Symphony Orchestras Get a Boost From The Legend of Zelda
The Legend of Zelda: Symphony of the Goddesses — a concert event culled from nearly three decades of music and images from Nintendo’s Zelda video game series — is making its way across the U.S. (we’ve listed a few tour stops on Goldstar).
The 74-piece orchestra is loved by many, drawing huge crowds. But, as Jess Joho reports for Kill Screen, some orchestras and classical concertgoers are not so happy with this “medium that is almost single-handedly bringing [orchestras] back from the brink of cultural and financial extinction.”
She continues: “While many programmers and conductors appear to roll their eyes at such a debasement of their art, they still gladly take the money that’s off-setting the orchestra’s annual 2.8% decline in sales.”
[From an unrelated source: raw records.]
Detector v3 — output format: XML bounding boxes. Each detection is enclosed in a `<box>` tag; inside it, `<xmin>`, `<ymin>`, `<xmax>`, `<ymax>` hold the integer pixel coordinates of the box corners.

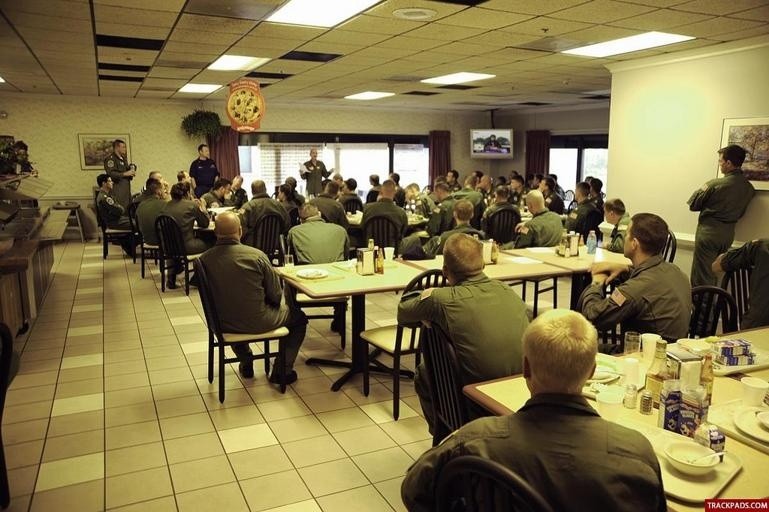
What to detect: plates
<box><xmin>578</xmin><ymin>357</ymin><xmax>627</xmax><ymax>386</ymax></box>
<box><xmin>295</xmin><ymin>269</ymin><xmax>330</xmax><ymax>278</ymax></box>
<box><xmin>733</xmin><ymin>406</ymin><xmax>769</xmax><ymax>448</ymax></box>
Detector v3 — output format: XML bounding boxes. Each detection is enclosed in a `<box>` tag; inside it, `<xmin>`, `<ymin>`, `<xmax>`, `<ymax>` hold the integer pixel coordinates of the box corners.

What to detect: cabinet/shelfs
<box><xmin>0</xmin><ymin>135</ymin><xmax>73</xmax><ymax>338</ymax></box>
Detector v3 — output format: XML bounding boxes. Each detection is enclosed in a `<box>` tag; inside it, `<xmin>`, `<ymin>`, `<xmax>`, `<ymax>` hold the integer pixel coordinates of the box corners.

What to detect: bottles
<box><xmin>554</xmin><ymin>227</ymin><xmax>597</xmax><ymax>259</ymax></box>
<box><xmin>621</xmin><ymin>330</ymin><xmax>671</xmax><ymax>417</ymax></box>
<box><xmin>368</xmin><ymin>238</ymin><xmax>385</xmax><ymax>275</ymax></box>
<box><xmin>490</xmin><ymin>239</ymin><xmax>500</xmax><ymax>264</ymax></box>
<box><xmin>701</xmin><ymin>354</ymin><xmax>714</xmax><ymax>405</ymax></box>
<box><xmin>404</xmin><ymin>194</ymin><xmax>424</xmax><ymax>218</ymax></box>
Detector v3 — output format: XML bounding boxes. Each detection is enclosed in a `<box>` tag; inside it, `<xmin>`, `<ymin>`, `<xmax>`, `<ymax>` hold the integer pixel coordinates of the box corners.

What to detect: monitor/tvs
<box><xmin>469</xmin><ymin>129</ymin><xmax>515</xmax><ymax>159</ymax></box>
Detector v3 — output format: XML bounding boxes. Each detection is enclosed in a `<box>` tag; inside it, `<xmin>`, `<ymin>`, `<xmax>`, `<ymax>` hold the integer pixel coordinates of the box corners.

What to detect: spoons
<box><xmin>678</xmin><ymin>449</ymin><xmax>728</xmax><ymax>469</ymax></box>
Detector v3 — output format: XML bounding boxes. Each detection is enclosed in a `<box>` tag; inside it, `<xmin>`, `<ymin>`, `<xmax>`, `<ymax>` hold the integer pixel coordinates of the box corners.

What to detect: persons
<box><xmin>582</xmin><ymin>213</ymin><xmax>693</xmax><ymax>356</ymax></box>
<box><xmin>686</xmin><ymin>144</ymin><xmax>755</xmax><ymax>335</ymax></box>
<box><xmin>484</xmin><ymin>134</ymin><xmax>501</xmax><ymax>149</ymax></box>
<box><xmin>600</xmin><ymin>198</ymin><xmax>632</xmax><ymax>253</ymax></box>
<box><xmin>711</xmin><ymin>237</ymin><xmax>769</xmax><ymax>330</ymax></box>
<box><xmin>400</xmin><ymin>310</ymin><xmax>668</xmax><ymax>511</ymax></box>
<box><xmin>0</xmin><ymin>140</ymin><xmax>28</xmax><ymax>176</ymax></box>
<box><xmin>395</xmin><ymin>233</ymin><xmax>531</xmax><ymax>435</ymax></box>
<box><xmin>197</xmin><ymin>212</ymin><xmax>309</xmax><ymax>384</ymax></box>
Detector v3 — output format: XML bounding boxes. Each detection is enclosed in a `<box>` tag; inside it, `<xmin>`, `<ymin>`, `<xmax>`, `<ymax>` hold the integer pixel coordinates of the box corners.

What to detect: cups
<box><xmin>595</xmin><ymin>392</ymin><xmax>624</xmax><ymax>424</ymax></box>
<box><xmin>283</xmin><ymin>254</ymin><xmax>295</xmax><ymax>273</ymax></box>
<box><xmin>740</xmin><ymin>377</ymin><xmax>769</xmax><ymax>408</ymax></box>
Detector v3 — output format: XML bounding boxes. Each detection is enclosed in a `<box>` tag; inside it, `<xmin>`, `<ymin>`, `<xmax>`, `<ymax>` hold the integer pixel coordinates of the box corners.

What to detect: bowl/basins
<box><xmin>665</xmin><ymin>439</ymin><xmax>723</xmax><ymax>477</ymax></box>
<box><xmin>757</xmin><ymin>409</ymin><xmax>769</xmax><ymax>430</ymax></box>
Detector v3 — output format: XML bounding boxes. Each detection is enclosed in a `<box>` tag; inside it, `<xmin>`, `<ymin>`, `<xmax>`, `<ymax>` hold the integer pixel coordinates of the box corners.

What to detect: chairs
<box><xmin>87</xmin><ymin>178</ymin><xmax>768</xmax><ymax>512</ymax></box>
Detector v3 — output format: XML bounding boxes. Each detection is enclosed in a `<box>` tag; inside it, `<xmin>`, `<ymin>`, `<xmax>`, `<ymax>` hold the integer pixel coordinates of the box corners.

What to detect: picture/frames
<box><xmin>76</xmin><ymin>131</ymin><xmax>134</xmax><ymax>172</ymax></box>
<box><xmin>712</xmin><ymin>114</ymin><xmax>769</xmax><ymax>192</ymax></box>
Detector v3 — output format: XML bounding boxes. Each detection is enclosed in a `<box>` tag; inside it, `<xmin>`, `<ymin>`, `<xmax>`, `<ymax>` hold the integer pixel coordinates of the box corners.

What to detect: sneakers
<box><xmin>166</xmin><ymin>274</ymin><xmax>200</xmax><ymax>290</ymax></box>
<box><xmin>237</xmin><ymin>363</ymin><xmax>258</xmax><ymax>380</ymax></box>
<box><xmin>269</xmin><ymin>367</ymin><xmax>299</xmax><ymax>385</ymax></box>
<box><xmin>121</xmin><ymin>239</ymin><xmax>133</xmax><ymax>258</ymax></box>
<box><xmin>330</xmin><ymin>320</ymin><xmax>341</xmax><ymax>335</ymax></box>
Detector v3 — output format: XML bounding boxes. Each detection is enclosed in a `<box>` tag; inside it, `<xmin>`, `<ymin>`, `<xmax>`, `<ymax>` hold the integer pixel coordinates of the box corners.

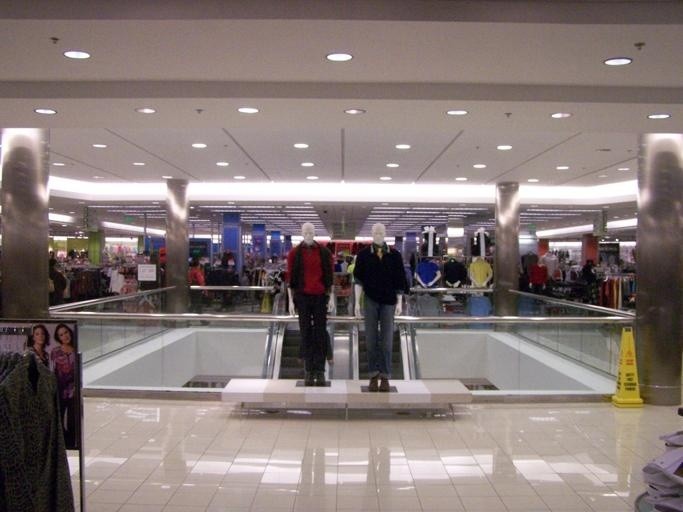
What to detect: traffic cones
<box><xmin>606</xmin><ymin>325</ymin><xmax>644</xmax><ymax>408</ymax></box>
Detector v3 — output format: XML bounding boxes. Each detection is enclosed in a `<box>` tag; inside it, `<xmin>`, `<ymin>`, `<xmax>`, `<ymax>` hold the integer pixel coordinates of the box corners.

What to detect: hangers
<box><xmin>0</xmin><ymin>327</ymin><xmax>35</xmax><ymax>367</ymax></box>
But people who are resistant to bold, new collaborations are missing the point. As Joho writes: “Videogame scores must strike a universal chord that perhaps the more elite minded classical fandom might do well to try and decipher. After all, there was a point when Beethoven was the most popular pop music of his time. And everyone who said that it’d die down once the fad passed would sure feel silly right about now. ”
Jim has also highlighted how live entertainment organizations should embrace change.
“In normal times, change is gradual. … This is not one of those times in history. This is one of those other times when change is like a runaway Pontiac driving through a farmers’ market. It’s fast, it’s destructive, it’s dangerous, and you’d better adjust to it right now. …
But it’s amazing what the human mind can do. Some people would rather close down shop than kick out the jams and do what actually needs to be done to thrive.
They’d literally rather die than change.
Well, there’s no time left to mess around. Day by day, our society is more Gen Y and less boomer; technology disrupts and tears down barriers in new ways …
So the choice is simple: fast and bold change, or not so slow decline. Possibly even collapse.”